7.	If you’re planning on importing lumber, you might consider that some Thai buildings don’t use finished lumber for their studs.


----------



## hydroman (Feb 21, 2010)

Yes you are very correct my wife banks with K bank at Future Park if the notes even look old they just hand then back. In MBK I think third floor there is an exchange booth they exchange any old torn up notes. As for phones my wife when she was working for a company in Thailand she had a contract phone you don’t get a free phone, calls cost the same as pay as you go and you need to pay 500B a mouth + calls what a barging.

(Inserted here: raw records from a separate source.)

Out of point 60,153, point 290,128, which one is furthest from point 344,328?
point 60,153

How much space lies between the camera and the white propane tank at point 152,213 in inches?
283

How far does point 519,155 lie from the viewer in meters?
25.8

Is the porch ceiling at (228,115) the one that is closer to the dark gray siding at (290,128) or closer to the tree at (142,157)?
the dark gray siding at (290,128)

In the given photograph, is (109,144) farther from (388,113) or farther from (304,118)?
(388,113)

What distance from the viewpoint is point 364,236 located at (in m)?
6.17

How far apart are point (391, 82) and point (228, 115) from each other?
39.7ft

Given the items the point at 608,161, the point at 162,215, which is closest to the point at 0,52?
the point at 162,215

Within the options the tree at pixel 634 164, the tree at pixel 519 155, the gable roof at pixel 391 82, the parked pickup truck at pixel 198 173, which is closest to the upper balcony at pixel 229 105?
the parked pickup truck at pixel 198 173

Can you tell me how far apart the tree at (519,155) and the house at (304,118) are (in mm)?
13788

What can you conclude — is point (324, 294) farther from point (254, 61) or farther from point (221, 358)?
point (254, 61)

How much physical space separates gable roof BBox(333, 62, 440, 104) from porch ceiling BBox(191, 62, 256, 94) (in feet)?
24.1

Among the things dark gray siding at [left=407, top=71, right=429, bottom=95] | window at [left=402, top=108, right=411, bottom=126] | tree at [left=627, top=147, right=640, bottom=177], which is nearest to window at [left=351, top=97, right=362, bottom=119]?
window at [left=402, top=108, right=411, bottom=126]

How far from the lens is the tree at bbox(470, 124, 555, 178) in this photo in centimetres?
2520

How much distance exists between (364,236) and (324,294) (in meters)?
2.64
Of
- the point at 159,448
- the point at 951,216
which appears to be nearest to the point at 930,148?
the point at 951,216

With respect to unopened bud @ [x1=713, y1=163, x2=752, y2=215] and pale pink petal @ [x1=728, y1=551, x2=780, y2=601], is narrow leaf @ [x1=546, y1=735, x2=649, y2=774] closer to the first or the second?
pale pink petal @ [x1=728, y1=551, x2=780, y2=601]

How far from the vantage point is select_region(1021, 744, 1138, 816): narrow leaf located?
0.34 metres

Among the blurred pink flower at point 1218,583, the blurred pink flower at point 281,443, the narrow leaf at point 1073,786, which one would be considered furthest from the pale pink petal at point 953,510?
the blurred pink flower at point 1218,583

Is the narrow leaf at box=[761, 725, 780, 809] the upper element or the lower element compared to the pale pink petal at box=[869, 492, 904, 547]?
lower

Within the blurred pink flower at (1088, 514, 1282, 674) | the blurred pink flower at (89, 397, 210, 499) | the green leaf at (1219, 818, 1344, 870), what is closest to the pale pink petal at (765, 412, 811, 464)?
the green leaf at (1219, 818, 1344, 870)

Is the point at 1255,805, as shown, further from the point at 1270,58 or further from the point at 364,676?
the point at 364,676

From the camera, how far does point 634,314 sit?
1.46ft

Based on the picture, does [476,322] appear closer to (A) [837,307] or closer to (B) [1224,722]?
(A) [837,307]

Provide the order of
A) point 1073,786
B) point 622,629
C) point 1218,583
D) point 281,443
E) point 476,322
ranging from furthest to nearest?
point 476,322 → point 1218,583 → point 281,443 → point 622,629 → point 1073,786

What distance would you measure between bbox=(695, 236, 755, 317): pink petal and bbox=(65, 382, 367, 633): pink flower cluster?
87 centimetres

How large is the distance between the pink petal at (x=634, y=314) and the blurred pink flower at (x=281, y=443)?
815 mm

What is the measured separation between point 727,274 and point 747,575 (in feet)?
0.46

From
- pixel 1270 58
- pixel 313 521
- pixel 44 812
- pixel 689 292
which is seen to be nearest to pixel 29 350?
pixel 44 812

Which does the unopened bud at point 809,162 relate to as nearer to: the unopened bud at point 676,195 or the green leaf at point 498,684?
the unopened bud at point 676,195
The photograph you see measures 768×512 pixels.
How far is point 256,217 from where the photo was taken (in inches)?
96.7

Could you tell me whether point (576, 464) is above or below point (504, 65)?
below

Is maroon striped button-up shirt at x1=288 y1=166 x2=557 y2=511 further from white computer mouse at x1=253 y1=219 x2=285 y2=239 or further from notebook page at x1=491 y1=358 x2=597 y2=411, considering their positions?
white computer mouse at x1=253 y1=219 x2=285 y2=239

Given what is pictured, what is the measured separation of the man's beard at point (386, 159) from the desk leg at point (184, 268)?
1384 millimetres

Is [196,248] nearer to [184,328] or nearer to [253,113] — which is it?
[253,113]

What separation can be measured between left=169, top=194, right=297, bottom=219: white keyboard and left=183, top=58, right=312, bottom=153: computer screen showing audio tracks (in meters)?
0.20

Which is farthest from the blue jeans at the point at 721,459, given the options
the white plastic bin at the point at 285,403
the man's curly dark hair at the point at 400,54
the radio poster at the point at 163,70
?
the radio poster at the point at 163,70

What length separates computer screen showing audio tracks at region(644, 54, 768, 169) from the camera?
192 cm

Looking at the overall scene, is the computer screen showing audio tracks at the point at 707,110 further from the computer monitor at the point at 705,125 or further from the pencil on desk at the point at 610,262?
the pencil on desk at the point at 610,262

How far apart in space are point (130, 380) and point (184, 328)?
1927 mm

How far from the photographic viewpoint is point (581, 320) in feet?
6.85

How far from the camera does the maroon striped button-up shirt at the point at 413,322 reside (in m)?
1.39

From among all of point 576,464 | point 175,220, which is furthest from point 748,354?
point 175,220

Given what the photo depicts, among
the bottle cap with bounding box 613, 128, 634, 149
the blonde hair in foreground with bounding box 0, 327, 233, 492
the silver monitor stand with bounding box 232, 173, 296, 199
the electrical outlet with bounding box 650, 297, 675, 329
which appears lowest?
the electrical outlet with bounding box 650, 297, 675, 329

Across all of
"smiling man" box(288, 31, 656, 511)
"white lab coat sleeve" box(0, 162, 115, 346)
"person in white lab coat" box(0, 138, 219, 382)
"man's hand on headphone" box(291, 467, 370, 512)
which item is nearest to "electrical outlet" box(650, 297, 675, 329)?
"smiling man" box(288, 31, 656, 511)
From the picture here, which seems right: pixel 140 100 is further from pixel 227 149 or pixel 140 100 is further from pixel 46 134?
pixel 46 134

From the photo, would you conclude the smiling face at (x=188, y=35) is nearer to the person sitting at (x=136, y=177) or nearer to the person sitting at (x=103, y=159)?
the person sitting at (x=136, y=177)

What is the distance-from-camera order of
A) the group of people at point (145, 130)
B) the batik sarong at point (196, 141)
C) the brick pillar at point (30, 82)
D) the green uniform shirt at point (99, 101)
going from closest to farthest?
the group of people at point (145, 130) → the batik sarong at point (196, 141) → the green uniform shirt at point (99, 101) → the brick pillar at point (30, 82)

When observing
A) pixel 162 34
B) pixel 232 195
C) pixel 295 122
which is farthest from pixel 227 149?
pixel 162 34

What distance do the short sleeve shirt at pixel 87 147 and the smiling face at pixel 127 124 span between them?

DVDs in Thailand 5years ago you would have found it hard to find a DVD they used VCD what a let down just as you got into the film you needed disc 2, when I moved there and got a home I got the latest LG DVD payer wow got it home put the films I had brought from the UK it just said no disc, my wife sorted out by phoning LG just need to press a button or 2 and enter some code. As for the sticks they use when building your home its amazing it ever got that far, have you seen there ladders yet they are the same old sticks just nailed together


----------



## gino (Jul 20, 2009)

*Vcd*

I have a couple of Thai movies on VCD, as well as a couple of old Shu Qi titles that aren’t available on DVD. The only attraction to the medium is it’s easy to bootleg. The image quality is very poor due to a low bitrate of 1.15 megabits/second which compares to a VHS tapes. DVDs offer a maximum bitrates of 10 mbit/s and Blueray offers 48 mbit/s. Part of that is allocated to selectable audio tracks and subtitles, but most of it impacts the quality of the video. High compression results in muddied colors, loss of detail and less fluid motion. 

Thai taxi cabs are painted in bright colors that only an interior decorator can correctly identify, but their movies are in muddied pastels due to over-compression to fit on bootleg VCDs.


----------